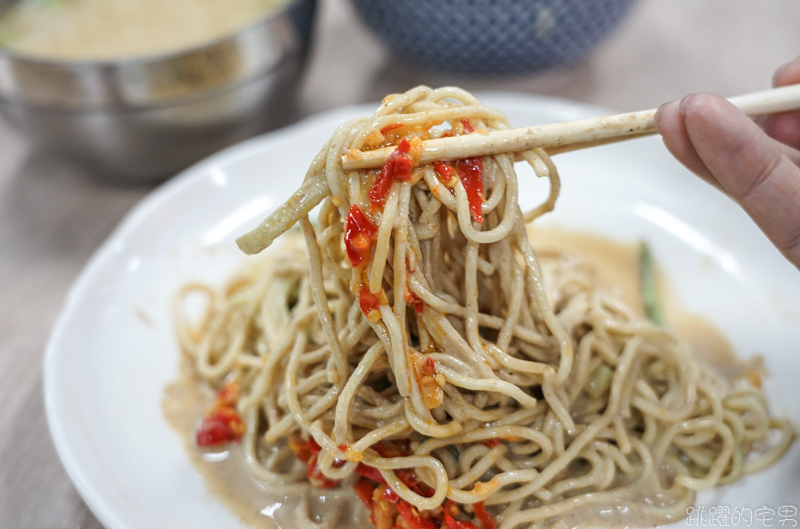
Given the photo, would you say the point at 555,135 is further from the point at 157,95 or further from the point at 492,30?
the point at 157,95

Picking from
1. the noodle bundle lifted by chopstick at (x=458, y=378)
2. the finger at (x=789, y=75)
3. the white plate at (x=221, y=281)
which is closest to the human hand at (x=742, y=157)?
the noodle bundle lifted by chopstick at (x=458, y=378)

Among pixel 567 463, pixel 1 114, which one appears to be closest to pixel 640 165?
pixel 567 463

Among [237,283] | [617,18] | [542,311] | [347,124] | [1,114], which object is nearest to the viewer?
[347,124]

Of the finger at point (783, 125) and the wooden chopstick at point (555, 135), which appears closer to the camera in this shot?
the wooden chopstick at point (555, 135)

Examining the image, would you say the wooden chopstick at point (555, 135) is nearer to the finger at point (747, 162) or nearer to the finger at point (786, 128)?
the finger at point (747, 162)

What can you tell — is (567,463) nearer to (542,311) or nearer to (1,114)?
(542,311)

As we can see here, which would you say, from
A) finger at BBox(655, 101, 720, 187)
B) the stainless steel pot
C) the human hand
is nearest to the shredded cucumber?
the human hand
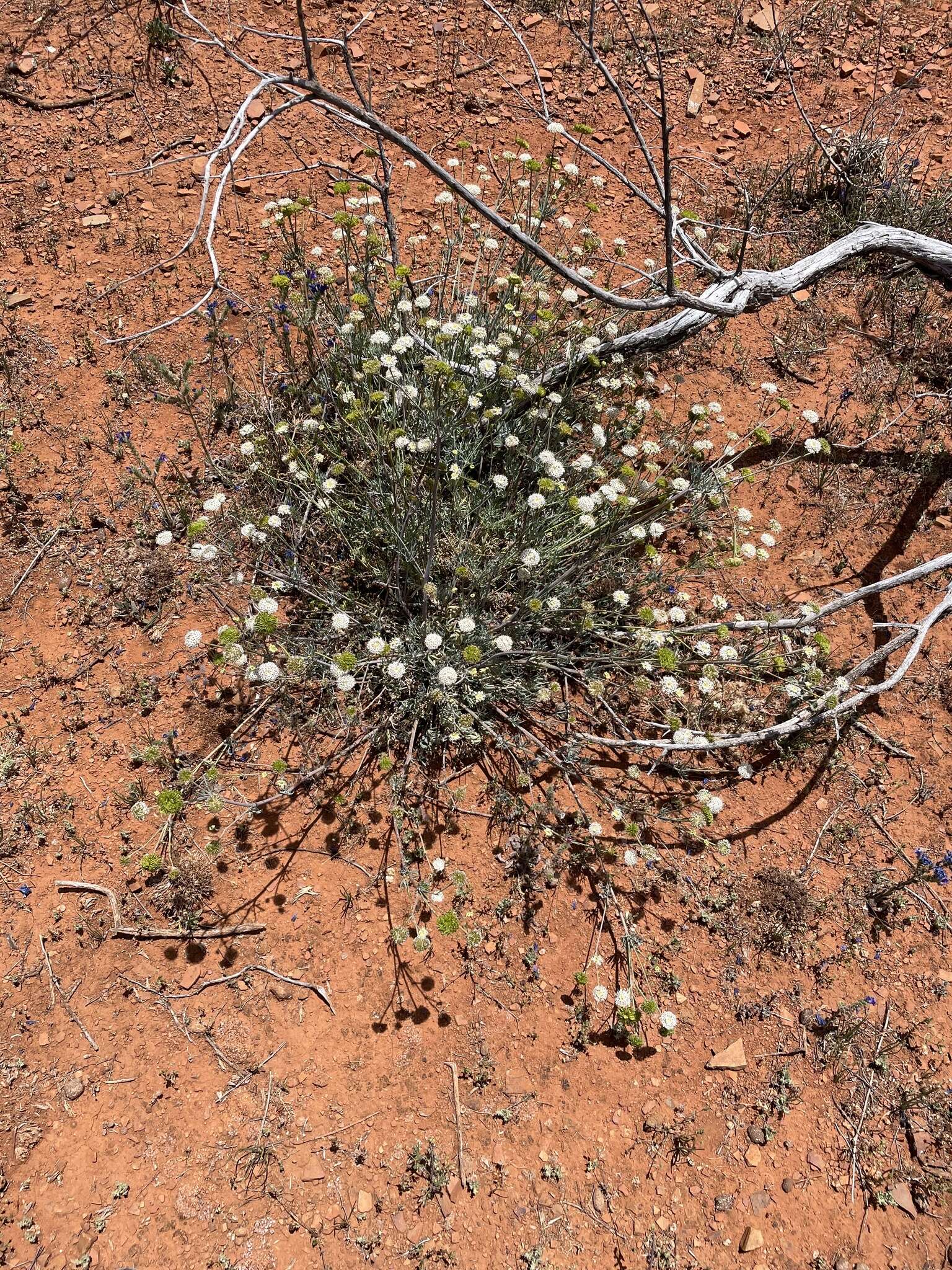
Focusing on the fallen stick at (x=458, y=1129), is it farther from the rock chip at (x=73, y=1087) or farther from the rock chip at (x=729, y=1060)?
the rock chip at (x=73, y=1087)

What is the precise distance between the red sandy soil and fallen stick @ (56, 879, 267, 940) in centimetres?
3

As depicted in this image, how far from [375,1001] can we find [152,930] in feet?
3.04

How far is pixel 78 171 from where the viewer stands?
511 cm

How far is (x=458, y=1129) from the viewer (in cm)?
278

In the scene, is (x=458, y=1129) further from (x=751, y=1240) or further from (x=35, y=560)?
(x=35, y=560)

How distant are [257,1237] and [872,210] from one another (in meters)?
6.61

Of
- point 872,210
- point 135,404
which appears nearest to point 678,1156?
point 135,404

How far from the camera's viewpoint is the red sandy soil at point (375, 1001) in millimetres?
2623

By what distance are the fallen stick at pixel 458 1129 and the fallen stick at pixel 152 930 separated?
933 mm

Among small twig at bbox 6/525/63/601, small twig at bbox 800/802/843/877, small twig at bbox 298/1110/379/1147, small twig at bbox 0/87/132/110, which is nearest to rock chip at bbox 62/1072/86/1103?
small twig at bbox 298/1110/379/1147

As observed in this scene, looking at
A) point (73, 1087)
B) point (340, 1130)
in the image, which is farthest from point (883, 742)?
point (73, 1087)

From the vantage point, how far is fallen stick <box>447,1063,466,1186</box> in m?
2.70

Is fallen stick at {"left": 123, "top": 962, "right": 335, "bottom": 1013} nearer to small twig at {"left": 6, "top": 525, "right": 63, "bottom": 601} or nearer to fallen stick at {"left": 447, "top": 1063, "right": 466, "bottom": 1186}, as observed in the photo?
fallen stick at {"left": 447, "top": 1063, "right": 466, "bottom": 1186}

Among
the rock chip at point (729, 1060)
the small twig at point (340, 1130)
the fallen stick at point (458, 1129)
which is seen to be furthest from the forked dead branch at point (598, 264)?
the small twig at point (340, 1130)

Directions: Print the entire listing above again, word for word, leaving out the pictures.

Right answer:
Given the photo, would you say the point at 555,135 is further from the point at 157,95 or further from the point at 492,30?
the point at 157,95

Picking from
1. the noodle bundle lifted by chopstick at (x=458, y=378)
2. the finger at (x=789, y=75)
3. the white plate at (x=221, y=281)
which is closest to the human hand at (x=742, y=157)?
the noodle bundle lifted by chopstick at (x=458, y=378)

Among pixel 567 463, pixel 1 114, which one appears to be closest to pixel 640 165?
pixel 567 463

Among [237,283] | [617,18] | [542,311] | [347,124] | [1,114], which object is nearest to the viewer?
[347,124]

Of the finger at point (783, 125) and the wooden chopstick at point (555, 135), which appears closer to the camera in this shot?
the wooden chopstick at point (555, 135)

Examining the image, would you say the wooden chopstick at point (555, 135) is nearer to the finger at point (747, 162) or nearer to the finger at point (786, 128)?
the finger at point (747, 162)

What can you tell — is (567,463) nearer to (542,311) or nearer to (1,114)?
(542,311)

As we can see here, which would you say, from
A) finger at BBox(655, 101, 720, 187)
B) the stainless steel pot
C) the human hand
is nearest to the shredded cucumber?
the human hand
Focusing on the fallen stick at (x=458, y=1129), is it farther from the rock chip at (x=73, y=1087) or farther from the rock chip at (x=729, y=1060)?
the rock chip at (x=73, y=1087)

What is the precise distance between the red sandy soil and fallen stick @ (56, 879, 267, 940) in centimetres?
3

As depicted in this image, how far from [375,1001] can we find [152,930] in feet?
3.04

How far is pixel 78 171 from where the viewer stands?
511 cm

How far is (x=458, y=1129) from the viewer (in cm)?
278

In the scene, is (x=458, y=1129) further from (x=751, y=1240) or further from (x=35, y=560)?
(x=35, y=560)

How distant are [257,1237] and [872,210] from one another (in meters)?
6.61

Of
- point 872,210
- point 135,404
which appears nearest to point 678,1156?
point 135,404

How far from the camera's viewpoint is the red sandy soil at point (375, 1001) in millimetres?
2623

By what distance are the fallen stick at pixel 458 1129 and the fallen stick at pixel 152 930 separated?
933 mm

Among small twig at bbox 6/525/63/601, small twig at bbox 800/802/843/877, small twig at bbox 298/1110/379/1147, small twig at bbox 0/87/132/110, which is nearest to rock chip at bbox 62/1072/86/1103?
small twig at bbox 298/1110/379/1147

As observed in this scene, looking at
A) point (73, 1087)
B) point (340, 1130)
in the image, which is farthest from point (883, 742)?
point (73, 1087)

From the vantage point, how far is fallen stick <box>447,1063,466,1186</box> in m?
2.70

Is fallen stick at {"left": 123, "top": 962, "right": 335, "bottom": 1013} nearer to small twig at {"left": 6, "top": 525, "right": 63, "bottom": 601} or nearer to fallen stick at {"left": 447, "top": 1063, "right": 466, "bottom": 1186}, as observed in the photo?
fallen stick at {"left": 447, "top": 1063, "right": 466, "bottom": 1186}

Among
the rock chip at point (729, 1060)
the small twig at point (340, 1130)
the fallen stick at point (458, 1129)
which is seen to be furthest from the forked dead branch at point (598, 264)?
the small twig at point (340, 1130)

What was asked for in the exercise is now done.